A VINGANÇA DOS CACHORROS
Há alguns anos, uma amiga convidou-me e a um grupo de amigos para comemorar o aniversário de 15 anos de sua única filha, dalí a um mês. Quando se pensa numa data tão bonita como essa, imagina-se uma festa à noite, num grande cerimonial, com salgadinhos, bolo, docinhos, banda, troca de sapatinho, valsa com o pai, com o padrinho, com o namoradinho...
Fiquei surpresa quando ela anunciou o menu: galinha ao molho pardo com polenta. Considerei inusitado, até que ela completasse que o evento seria ao meio dia. Diferente era e continua sendo, mas a ideia me pareceu boa, porque adoro esse prato e, há anos, não o como, pois meu marido e filhos odeiam-no.
Quando faltava uma semana para o grande dia, ela nos comunicou que não mais poderia oferecer aquela iguaria, pois seu marido não aceitou que matassem as galinhas de estimação. O prato, a partir de então, seria “cozido”. Minhas papilas gustativas, minha língua e meus dentes não gostaram da notícia, pois eles já estavam preparadinhos para degustar uma porção de polenta quentinha, regada por um delicioso molho escuro espesso e uma suculenta sobrecoxa de galinha.
Eu nunca comera esse “trem” chamado “cozido, mas imediatamente lembrei-me de uma fala antiga de Maria Consuelo Quitiba Lofêgo, relatando o quanto é trabalhoso ter de cozinhar as carnes, verduras e legumes sem perder o ponto de maciez de nenhum deles.

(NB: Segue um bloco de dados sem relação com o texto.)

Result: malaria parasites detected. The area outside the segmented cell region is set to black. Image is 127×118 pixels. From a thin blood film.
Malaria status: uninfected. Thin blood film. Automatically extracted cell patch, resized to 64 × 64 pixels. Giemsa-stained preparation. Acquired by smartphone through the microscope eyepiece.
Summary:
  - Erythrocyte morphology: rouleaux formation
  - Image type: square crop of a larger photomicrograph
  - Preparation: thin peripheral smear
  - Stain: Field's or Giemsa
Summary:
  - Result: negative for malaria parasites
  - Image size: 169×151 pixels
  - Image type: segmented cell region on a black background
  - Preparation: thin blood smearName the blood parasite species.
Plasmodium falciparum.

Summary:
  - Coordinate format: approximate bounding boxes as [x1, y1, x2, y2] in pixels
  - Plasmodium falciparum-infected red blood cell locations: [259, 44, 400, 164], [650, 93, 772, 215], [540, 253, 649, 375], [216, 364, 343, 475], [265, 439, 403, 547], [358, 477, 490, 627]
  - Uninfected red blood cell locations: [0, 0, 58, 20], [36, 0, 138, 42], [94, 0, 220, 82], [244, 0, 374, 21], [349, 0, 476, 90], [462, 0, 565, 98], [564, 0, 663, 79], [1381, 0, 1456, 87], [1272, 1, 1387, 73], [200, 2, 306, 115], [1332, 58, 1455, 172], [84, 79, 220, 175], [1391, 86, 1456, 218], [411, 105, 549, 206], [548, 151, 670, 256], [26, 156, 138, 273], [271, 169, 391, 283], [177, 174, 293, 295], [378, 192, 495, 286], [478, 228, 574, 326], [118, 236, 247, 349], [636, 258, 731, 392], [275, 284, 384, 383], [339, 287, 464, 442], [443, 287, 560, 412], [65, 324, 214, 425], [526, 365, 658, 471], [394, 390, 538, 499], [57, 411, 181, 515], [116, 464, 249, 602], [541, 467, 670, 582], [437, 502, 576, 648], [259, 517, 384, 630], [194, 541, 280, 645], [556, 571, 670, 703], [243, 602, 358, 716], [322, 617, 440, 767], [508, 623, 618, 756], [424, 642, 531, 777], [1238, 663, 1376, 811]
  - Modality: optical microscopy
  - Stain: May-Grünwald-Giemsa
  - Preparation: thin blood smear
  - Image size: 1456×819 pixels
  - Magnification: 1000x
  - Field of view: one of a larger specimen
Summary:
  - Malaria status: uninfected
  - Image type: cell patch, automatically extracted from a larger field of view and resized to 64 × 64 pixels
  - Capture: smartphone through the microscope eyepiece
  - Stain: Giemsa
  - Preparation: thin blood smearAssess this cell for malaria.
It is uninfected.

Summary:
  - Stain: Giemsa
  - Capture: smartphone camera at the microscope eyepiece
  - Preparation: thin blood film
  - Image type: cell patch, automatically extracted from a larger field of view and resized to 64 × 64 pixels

No dia da festa, a chácara estava linda: o gramado muito verde servia de lençol para canteiros de ixoras, azaleias, camarões amarelos e rosas, alamandas de todas as cores... A decoração com tendas brancas, toalhas e assentos em tons de rosa estava primorosa. Sobre a piscina muito azul, bolas rosa e lilás davam um toque de alegria. Em locais estratégicos estavam os arranjos de hortências e orquídeas violáceas, combinando com o bonito bolo e os docinhos.
Ao meio dia a mocinha apareceu, vestindo um curtinho de organza e renda, e só lhe faltavam os sapatinhos de cristal. Seus pais exibiam sorrisos de alegria e essa era a tônica entre os convidados.
Por volta de 13 horas, os garçons começaram a servir o tal “cozido” e de longe eu comecei a falar com meus botões: “Esse “negócio” combina com festa de 15 anos, meu Deus? Coitadinha da bichinha! Custava gastar um pouco mais e fazer essa festa à noite, num cerimonial? Se ainda fosse galinha caipira ao molho pardo... É, tá certo, também não assentaria, não!”
Ao chegar mais perto, eu que não gosto muito de legumes, tentei achar alguma beleza nas travessas de abóbora, chuchu, inhame, batata doce, jiló e maxixe, mas estou procurando até hoje. Consolei-me, porém, quando vi a terrinas com as carnes, a batata inglesa, o aipim e os pedaços de banana. Estavam muito bons.
A cerveja estava geladíssima, a conversa com os amigos ótima e foi bem divertido dançar ao som do DJ. Por volta das 18 horas, nós já começávamos a nos despedir, quando soubemos que o pai estava muito consternado no interior da bela casa. Motivo? Numa área não muito distante, os cachorros da chácara haviam invadido o galinheiro e matado 16 penosas.
Será que os cães estavam revoltados por não terem sido convidados para a festa? Pode ser que o prato predileto deles fossem galinhas cruas ao molho vivo, não é não? Bem, quis ser solidária com meus “vingadores” na época, e escrever essa crônica, mas seria muita “cadelice” da minha parte.
Então, apenas agora, quando já se passaram 15 anos, sinto-me à vontade para relatar a história. Sei que corro dois riscos, um bom e um ruim: o de a família ler, se identificar e morrer de rir; o de ela odiar e resolver comer o meu fígado frito. Vou apostar no primeiro, porque já sei que eles preferem “cozido”.